The series also features former Doctor Who star Christopher Eccleston

“Producer Jenny and location manager Gary Barnes liaised in detail to work out exactly how this could be achieved by integrating a small documentary-style crew into the classroom and letting real-life action unfold around our characters. We had to make sure we were incredibly sensitive to the needs of the class and teachers, making sure they were comfortable with the equipment and that lighting and sound and all the usual noises of a set were attuned to what the class could cope with.

“Director Sue Tully managed the set beautifully, whispering directions and capturing genuine moments. To ensure the families felt comfortable with what was shot, Jenny [showed footage] to parents and teachers and discussed what we were trying to achieve and whether they were confident about what was seen in each shot.”

The show has sold around the globe, via our distribution arm Keshet International, to countries including Canada, Australia, Finland, Iceland, Croatia, Slovenia, Sweden, Brazil and South Korea, as well as a second-window VoD rights deal to Amazon Prime Video in the US. The series is proving over and over again how relatable and important it is, perhaps because it just really resonates with people – we all have a family, and families all have challenges to overcome.

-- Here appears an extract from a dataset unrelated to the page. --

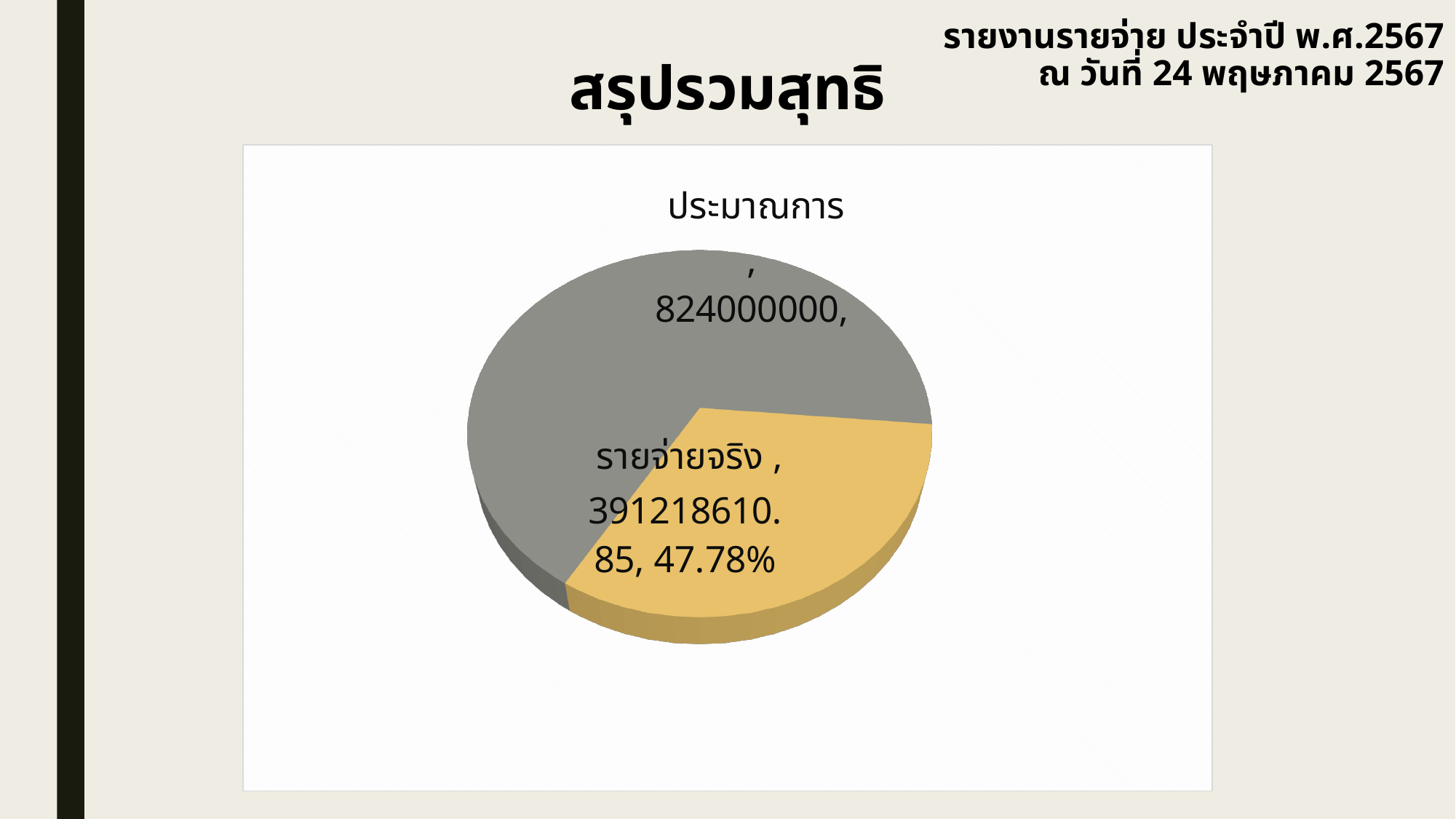
What is the value shown for รายจ่ายจริง in the pie chart? 391218610.85 What percentage share of the pie does รายจ่ายจริง have? 47.78% What colour is the ประมาณการ slice in the pie chart? gray Which is larger, the value for ประมาณการ or the value for รายจ่ายจริง? ประมาณการ What is the difference between the value for ประมาณการ and the value for รายจ่ายจริง? 432781389.15 What colour is the รายจ่ายจริง slice in the pie chart? yellow What is the value shown for ประมาณการ in the pie chart? 824000000 What kind of chart is shown on the slide? pie chart Which slice of the pie chart is the smallest? รายจ่ายจริง Which slice of the pie chart is the largest? ประมาณการ How many slices does the pie chart have? 2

So it’s with comfort and pride that we envisage more viewers around the world watching something so worthwhile.

Hopefully viewers will find this season an even deeper and more rewarding experience than the first. As with any returning series, the writers and creators know the actors they are writing for and can play to their strengths. But, crucially, both cast and crew have spent longer in each other’s company, and that feeling of being one big, unconventional and sometimes fractious but mostly harmonious family filters through in every scene.